Beke gehört zur rechtsextremen Organisation „Jugendbewegung der 64 Komitate“ (Hatvannégy Vármegye Ifújsági Mozgalom, HVIM), die sich zum Ziel gesetzt hat, die In- und Auslandsungarn miteinander zu vereinen und das ehemalige „Großungarn“, auf das die „64 Komitate“ anspielen, wiederherzustellen. Zu „Großungarn“ gehört nach Auffassung der Extremisten auch Siebenbürgen, das 1918, nach dem Ende des Ersten Weltkrieges, infolge eines Volksentscheids und des Friedensvertrags von Trianon (1920) von Österreich-Ungarn losgelöst und mit Rumänien vereinigt wurde.
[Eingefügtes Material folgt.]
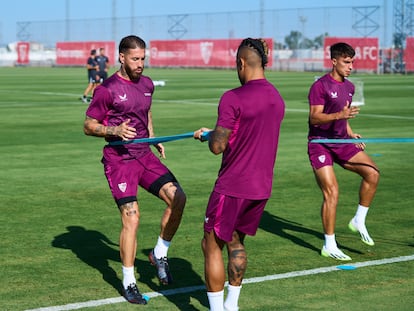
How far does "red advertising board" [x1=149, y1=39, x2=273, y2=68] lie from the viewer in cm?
7375

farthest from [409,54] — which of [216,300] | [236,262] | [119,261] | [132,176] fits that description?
[216,300]

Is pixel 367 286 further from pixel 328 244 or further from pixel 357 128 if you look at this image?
pixel 357 128

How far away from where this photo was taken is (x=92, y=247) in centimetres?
918

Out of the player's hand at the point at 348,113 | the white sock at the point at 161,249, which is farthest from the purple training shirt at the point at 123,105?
the player's hand at the point at 348,113

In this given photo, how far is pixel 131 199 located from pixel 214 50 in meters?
68.3

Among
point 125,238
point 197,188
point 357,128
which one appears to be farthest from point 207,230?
point 357,128

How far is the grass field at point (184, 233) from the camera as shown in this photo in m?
7.39

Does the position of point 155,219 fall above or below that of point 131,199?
below

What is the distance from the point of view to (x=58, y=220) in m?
10.5

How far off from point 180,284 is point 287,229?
2.73 m

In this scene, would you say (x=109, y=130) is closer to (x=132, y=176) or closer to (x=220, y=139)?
(x=132, y=176)

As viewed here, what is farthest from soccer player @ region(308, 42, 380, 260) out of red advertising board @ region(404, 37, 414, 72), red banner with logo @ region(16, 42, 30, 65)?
red banner with logo @ region(16, 42, 30, 65)

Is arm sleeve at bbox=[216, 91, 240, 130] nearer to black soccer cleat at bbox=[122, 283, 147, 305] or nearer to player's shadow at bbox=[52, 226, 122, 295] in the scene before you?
black soccer cleat at bbox=[122, 283, 147, 305]

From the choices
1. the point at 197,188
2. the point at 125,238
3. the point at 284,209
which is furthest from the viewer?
the point at 197,188
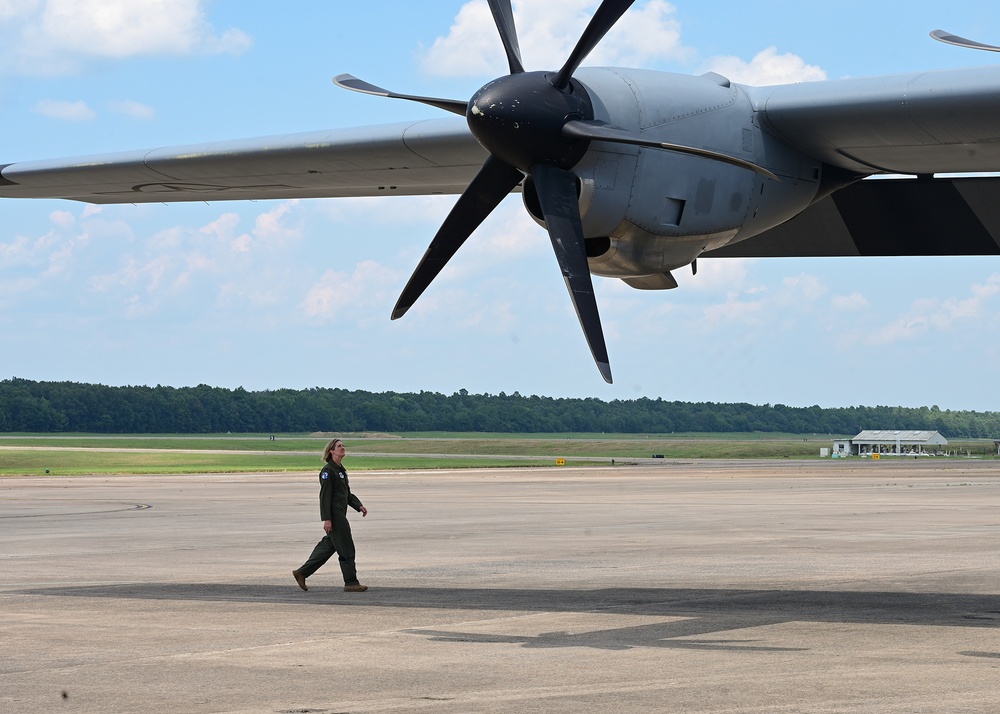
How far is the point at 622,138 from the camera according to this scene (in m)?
9.34

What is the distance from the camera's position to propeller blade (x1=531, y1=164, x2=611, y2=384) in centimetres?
951

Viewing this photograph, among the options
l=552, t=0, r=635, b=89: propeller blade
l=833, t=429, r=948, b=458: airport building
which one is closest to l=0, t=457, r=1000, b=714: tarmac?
l=552, t=0, r=635, b=89: propeller blade

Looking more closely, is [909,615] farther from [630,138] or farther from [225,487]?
[225,487]

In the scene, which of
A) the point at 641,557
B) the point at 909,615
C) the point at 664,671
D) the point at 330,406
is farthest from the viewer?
the point at 330,406

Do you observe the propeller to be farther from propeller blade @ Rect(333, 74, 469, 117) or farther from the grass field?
the grass field

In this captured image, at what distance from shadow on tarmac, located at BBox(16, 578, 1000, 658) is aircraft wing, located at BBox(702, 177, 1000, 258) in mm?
3459

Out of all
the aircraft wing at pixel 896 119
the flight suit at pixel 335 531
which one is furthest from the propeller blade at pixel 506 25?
the flight suit at pixel 335 531

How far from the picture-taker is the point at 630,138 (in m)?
9.34

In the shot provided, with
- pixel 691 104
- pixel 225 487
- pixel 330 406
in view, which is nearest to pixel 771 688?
pixel 691 104

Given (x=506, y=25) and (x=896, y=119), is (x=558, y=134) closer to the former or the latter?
(x=506, y=25)

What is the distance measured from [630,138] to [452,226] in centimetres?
181

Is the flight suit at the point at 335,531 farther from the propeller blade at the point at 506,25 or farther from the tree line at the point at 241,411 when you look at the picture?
the tree line at the point at 241,411

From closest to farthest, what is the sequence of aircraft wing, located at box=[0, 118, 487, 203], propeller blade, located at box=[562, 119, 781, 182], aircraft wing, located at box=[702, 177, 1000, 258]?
propeller blade, located at box=[562, 119, 781, 182] → aircraft wing, located at box=[702, 177, 1000, 258] → aircraft wing, located at box=[0, 118, 487, 203]

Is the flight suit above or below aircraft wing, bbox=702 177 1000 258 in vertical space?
below
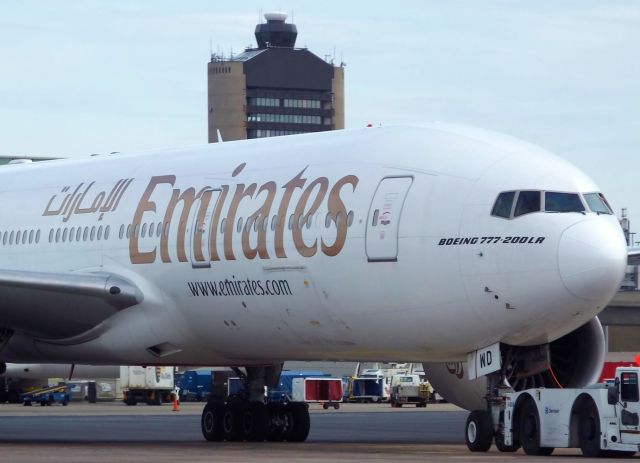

Die HVIM bezeichnete das Vorgehen gegen Beke als „absurde Diffamierung“. Unter dem Motto „Je suis Beke“ demonstrierten mehrere Hundert Menschen am Mittwoch in Targu Secuiesc gegen Bekes Verhaftung.
In Rumänien leben etwa 1,2 Millionen Ungarn, die meisten von ihnen im mittelsiebenbürgischen „Szeklerland“ - den Landeskreisen Harghita, Covasna und einem Teil von Mures -, wo sie die Bevölkerungsmehrheit stellen. Hier häuften sich in den letzten Jahren ethnisch gefärbte Zwischenfälle auf beiden Seiten. Am Mittwoch wurde beispielsweise Petras Janos Laszlo, der Sänger der ungarischen Rockgruppe Karpatia, wegen „ultranationalistischen und antirumänischen“ Botschaften bei einem Konzertauftritt in Rumänien angeklagt.
Auch der ungarischstämmige Rumäne Csibi Barna wurde wegen Verbreitung fremdenfeindlicher Symbole angeklagt - er hatte unter anderem T-Shirts mit Großungarn-Karten verkauft. Barna steht bereits wegen der „öffentlichen Hängung“ einer Puppe, die den rumänischen Revolutionär Avram Iancu verkörpern sollte, vor Gericht. 2013 war wiederum wochenlang der Fall einer rumänischen Schülerin aus Covasna in den Schlagzeilen. Die Jugendliche erhielt verbale Angriffe bis hin zu Morddrohungen, weil sie zum ungarischen Nationalfeiertag ein Haarband in den Farben der rumänischen Nationalflagge trug, das ihr die Lehrerin in der Schule wegnahm.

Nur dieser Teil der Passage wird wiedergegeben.